Nunca he creído en el amor a primera vista. Siempre me había parecido una patraña inventada por los directores de Hollywood para que la gente, en un momento de decadencia emocional, vea esas películas. Yo no me creía que eso podía existir. No me lo creía, hasta que me pasó.

Lo típico, primer día de clase. Nuevo curso, antiguos compañeros y los nuevos que tardan por venir. Todos contábamos como nos había ido el verano, que habíamos echo y todo eso que cuenta uno el primer día.

Toca el timbre, cambio de hora. Sales al pasillo para ver que se cuece en este nuevo inicio de curso y para poder reírte de los novatillos al ver que se parecen a nosotros cuando teníamos su edad. Nunca me imaginé que ese pasillo, pudiera llevarme justamente hacia él.

Nunca podía haberme imaginado que lo encontraría aquí. Me quedé embobada, sin saber que hacer, sin que ni una parte de mi cuerpo se pudiese mover. Mi perdición llegó cuando lo vi sonreír.

"Despierta - me dije - parece que te lo vas a comer con los ojos". Me miró y en ese mismo instante reaccioné. Me moría de la vergüenza,  nunca había sido tan descarada al fijarme en una persona. Mi compañera me preguntó si conocía de algo a ese chico, y le dije que solo una vez. Me había enamorado. ¿Cómo podía haber sucedido? Vale, no era de hierro pero era la primera persona, que me había cautivado con su sonrisa.

Me enteré que tenía novia, (normal) pero para mi desgracia era la persona que más odiaba en el mundo entero. En fin, después de mucho meditarlo me limité a seguir con mi vida guardándome el amor que sentía por él casi un año.

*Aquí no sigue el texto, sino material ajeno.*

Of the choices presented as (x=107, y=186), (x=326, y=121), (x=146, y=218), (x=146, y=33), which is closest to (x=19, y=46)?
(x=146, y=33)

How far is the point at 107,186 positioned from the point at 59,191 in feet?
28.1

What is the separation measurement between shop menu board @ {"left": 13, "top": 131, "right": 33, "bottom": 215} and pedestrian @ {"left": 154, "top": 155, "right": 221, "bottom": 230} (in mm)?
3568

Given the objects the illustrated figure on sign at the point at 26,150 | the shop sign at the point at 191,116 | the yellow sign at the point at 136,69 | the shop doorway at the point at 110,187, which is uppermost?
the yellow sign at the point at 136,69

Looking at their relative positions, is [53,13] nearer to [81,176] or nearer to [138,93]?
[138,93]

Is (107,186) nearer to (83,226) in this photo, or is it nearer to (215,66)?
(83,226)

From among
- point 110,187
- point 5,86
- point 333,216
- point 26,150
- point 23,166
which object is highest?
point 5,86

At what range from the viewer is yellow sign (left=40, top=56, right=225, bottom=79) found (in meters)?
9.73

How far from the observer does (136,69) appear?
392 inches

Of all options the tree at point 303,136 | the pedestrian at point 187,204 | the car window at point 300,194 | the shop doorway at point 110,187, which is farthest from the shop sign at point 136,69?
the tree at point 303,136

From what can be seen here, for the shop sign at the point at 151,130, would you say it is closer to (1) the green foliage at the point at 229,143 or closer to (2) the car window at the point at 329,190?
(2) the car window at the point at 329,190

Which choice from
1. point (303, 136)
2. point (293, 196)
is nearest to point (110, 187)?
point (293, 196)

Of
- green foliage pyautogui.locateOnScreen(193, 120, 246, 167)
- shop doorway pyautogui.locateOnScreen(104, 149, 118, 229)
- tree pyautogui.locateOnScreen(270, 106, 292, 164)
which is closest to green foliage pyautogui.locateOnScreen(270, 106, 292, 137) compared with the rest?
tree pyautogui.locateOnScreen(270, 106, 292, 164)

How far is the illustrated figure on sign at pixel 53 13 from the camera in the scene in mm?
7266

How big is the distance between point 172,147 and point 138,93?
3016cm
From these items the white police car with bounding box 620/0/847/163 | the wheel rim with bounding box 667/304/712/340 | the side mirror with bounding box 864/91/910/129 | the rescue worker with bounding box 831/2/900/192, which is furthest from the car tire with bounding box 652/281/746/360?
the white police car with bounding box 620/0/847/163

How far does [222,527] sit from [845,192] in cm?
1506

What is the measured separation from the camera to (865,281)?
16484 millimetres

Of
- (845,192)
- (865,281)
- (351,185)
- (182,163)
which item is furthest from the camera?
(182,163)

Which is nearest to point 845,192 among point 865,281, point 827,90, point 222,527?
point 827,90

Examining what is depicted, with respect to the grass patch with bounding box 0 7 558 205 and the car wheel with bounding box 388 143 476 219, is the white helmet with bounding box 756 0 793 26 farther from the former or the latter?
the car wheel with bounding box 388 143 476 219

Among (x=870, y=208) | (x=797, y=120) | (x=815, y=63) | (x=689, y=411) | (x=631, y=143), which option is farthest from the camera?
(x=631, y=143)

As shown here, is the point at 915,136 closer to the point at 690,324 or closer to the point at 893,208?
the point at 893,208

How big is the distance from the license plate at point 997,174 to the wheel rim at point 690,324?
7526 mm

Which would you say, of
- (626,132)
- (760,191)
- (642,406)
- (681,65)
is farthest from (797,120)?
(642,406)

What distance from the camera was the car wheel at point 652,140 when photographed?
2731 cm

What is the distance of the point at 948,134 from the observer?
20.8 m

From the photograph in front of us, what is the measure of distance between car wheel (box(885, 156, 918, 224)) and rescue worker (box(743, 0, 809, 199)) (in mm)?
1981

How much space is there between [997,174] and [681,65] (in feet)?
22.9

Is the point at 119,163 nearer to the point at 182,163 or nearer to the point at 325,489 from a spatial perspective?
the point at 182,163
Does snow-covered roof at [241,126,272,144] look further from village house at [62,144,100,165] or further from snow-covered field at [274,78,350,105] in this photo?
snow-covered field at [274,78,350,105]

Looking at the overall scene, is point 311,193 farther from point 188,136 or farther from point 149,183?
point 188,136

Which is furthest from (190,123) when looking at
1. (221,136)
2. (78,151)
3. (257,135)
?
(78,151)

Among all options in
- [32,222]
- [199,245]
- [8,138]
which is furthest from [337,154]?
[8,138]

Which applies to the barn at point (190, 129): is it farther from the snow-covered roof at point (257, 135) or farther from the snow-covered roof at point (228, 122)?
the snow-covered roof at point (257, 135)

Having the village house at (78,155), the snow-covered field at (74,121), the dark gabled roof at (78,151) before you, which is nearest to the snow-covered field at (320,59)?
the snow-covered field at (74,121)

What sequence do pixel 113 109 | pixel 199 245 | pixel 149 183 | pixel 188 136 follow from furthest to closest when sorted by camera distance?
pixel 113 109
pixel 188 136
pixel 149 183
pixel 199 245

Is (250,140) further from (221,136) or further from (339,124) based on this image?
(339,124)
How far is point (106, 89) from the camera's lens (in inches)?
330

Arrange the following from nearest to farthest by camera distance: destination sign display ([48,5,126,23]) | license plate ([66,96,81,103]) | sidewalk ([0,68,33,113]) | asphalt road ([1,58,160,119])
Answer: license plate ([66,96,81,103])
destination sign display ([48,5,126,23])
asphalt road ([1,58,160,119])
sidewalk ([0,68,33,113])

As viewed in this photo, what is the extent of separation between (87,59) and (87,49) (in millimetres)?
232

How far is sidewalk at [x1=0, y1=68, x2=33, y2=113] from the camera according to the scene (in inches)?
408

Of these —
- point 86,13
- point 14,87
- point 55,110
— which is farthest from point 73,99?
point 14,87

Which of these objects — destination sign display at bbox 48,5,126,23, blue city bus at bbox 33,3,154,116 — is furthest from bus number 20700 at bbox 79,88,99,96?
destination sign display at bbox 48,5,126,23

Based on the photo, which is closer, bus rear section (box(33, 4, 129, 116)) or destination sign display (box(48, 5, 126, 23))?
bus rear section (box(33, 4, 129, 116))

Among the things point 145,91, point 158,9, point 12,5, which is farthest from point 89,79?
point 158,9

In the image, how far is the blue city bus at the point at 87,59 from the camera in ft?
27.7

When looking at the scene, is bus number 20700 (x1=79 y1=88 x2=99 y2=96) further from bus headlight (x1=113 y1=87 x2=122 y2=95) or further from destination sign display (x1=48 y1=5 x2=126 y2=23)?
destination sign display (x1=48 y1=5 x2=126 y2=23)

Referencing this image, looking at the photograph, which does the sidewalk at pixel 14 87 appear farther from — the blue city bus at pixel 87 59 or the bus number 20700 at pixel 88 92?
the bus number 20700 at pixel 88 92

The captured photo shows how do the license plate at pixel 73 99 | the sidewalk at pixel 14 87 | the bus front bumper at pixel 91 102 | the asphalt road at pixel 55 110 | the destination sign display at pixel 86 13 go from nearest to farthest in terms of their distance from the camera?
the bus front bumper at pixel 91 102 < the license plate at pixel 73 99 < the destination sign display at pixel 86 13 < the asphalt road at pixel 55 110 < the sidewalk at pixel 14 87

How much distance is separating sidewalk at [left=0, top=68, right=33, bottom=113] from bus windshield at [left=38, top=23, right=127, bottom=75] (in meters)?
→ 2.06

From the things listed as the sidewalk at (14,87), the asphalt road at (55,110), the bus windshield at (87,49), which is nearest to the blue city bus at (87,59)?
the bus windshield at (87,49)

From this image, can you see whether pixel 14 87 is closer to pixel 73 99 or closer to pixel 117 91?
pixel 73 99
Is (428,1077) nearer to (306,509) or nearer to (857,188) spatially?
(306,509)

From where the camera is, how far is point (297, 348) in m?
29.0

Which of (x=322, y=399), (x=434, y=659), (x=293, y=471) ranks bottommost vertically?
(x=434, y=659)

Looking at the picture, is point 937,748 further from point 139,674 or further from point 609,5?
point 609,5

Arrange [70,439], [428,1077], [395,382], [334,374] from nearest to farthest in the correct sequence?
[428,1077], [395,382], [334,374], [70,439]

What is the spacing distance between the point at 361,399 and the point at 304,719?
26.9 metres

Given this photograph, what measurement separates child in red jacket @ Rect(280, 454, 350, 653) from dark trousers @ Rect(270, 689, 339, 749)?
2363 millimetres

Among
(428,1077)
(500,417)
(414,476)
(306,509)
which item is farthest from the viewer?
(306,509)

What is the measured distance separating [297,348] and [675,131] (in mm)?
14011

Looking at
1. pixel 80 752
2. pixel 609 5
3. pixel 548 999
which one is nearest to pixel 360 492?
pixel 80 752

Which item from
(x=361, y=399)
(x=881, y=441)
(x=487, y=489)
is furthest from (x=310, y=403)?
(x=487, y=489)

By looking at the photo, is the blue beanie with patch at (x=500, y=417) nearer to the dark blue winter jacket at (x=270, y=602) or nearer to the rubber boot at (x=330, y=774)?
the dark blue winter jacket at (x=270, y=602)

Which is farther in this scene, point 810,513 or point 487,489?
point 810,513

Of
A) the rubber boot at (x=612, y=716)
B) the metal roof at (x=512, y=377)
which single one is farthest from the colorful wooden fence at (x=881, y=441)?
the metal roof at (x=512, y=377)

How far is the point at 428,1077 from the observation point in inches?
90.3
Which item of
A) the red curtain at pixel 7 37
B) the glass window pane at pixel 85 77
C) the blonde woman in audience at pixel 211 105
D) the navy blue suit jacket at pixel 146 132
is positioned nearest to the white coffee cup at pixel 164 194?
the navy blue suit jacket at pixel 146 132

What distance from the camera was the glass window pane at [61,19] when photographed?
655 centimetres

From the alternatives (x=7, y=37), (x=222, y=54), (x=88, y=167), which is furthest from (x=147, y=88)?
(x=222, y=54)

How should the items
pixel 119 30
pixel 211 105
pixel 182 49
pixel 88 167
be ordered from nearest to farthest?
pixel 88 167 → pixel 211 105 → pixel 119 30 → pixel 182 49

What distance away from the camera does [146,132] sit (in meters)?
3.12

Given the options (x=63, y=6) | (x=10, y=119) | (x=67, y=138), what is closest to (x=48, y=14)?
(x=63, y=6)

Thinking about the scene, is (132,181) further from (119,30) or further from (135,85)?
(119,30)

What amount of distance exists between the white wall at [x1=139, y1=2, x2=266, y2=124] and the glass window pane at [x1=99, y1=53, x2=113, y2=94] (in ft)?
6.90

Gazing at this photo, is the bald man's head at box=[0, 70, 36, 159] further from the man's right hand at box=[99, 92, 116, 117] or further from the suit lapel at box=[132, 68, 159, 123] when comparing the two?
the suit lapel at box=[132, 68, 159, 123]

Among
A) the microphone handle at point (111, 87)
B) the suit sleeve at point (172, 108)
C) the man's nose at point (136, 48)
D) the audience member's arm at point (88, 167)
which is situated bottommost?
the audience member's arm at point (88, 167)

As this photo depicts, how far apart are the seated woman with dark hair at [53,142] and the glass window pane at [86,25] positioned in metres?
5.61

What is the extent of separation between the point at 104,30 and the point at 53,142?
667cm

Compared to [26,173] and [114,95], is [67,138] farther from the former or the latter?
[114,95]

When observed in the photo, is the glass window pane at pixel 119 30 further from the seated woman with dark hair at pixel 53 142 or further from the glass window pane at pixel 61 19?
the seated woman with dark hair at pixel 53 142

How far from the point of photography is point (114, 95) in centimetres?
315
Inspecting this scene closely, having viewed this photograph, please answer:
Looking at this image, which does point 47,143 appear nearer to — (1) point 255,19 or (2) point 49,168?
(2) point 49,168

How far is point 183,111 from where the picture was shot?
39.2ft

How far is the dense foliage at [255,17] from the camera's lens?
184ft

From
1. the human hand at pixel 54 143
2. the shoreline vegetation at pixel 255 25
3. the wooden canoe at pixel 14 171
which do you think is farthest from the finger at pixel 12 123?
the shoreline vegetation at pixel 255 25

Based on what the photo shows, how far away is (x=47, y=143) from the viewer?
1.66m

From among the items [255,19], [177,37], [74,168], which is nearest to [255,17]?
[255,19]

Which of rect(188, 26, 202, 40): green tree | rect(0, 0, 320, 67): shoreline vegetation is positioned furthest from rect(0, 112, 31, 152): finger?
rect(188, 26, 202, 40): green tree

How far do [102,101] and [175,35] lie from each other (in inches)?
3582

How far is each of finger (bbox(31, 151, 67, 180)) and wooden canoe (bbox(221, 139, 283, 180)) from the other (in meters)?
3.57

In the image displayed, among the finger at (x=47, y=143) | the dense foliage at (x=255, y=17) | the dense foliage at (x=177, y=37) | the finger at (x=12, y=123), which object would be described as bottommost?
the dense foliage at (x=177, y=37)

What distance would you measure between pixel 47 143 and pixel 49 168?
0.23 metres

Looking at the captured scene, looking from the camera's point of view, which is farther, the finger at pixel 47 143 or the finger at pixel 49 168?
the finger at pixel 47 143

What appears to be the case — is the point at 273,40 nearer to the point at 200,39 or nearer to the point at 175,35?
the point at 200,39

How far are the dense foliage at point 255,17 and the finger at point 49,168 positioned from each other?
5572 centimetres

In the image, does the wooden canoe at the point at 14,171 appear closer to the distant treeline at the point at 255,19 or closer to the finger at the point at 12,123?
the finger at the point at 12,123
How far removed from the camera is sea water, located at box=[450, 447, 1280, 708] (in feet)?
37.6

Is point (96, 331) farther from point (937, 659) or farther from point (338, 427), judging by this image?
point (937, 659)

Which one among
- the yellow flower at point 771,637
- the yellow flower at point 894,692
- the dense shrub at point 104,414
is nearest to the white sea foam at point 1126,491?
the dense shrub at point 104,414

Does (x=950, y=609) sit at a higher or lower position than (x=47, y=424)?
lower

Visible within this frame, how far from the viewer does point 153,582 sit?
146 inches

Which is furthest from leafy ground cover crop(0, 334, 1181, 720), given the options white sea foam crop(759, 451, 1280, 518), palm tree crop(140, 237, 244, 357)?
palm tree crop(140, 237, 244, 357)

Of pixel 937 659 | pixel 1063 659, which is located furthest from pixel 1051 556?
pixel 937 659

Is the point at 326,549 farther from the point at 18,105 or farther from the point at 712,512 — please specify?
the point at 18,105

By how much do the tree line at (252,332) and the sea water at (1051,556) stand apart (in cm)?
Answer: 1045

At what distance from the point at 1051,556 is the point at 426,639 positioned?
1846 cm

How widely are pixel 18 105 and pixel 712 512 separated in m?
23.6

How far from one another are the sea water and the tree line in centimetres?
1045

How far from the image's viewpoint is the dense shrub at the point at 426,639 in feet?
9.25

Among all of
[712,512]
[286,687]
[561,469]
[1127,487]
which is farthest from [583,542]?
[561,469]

P.D: Si, lo sé, parece muy de película americana de la típica friki que se enamora de un chico del equipo de fútbol y que su novia es la jefa de las animadoras. Me sentí como en un videoclip de Taylor Swift. Muy raro todo, pero que se le va a hacer, la vida es un misterio.

#1

Llega un momento en la vida de una persona, en la cual no sabes cuantos sentimientos pueden fluir a lo largo de un día. Puedes pasar de la máxima alegría, a la completa desolación en una milésima de segundo. Para alguna gente, esto supondrá bipolarismo o alguna enfermedad mental o psíquica, en cambio para mí no deja de ser algo normal que no tiene nada que ver con la mente, si no con el corazón y lo que este puede llegar a sentir y aguantar.

El echo me hace gracia, porque vivimos en una sociedad en la cual si una persona tiene algún tipo de defecto, pueden llegar a tacharla de cualquier cosa sin venir a cuento. ¿Alguien le ha preguntado a esa persona, lo que realmente le pasa? No, es más fácil hablar a sus espaldas y llamarle cualquier calificativo que a día de hoy está muy de moda.

En conclusión, estas épocas no dejan de ser asaltos que todos, en algún momento de nuestra vida, tenemos que hacer todo lo posible por vencer, o simplemente, creer en que todo se puede llegar a solucionar y que a esa gente que ha hablado de ti en el pasado, puedas llegar a plantarles cara en el futuro.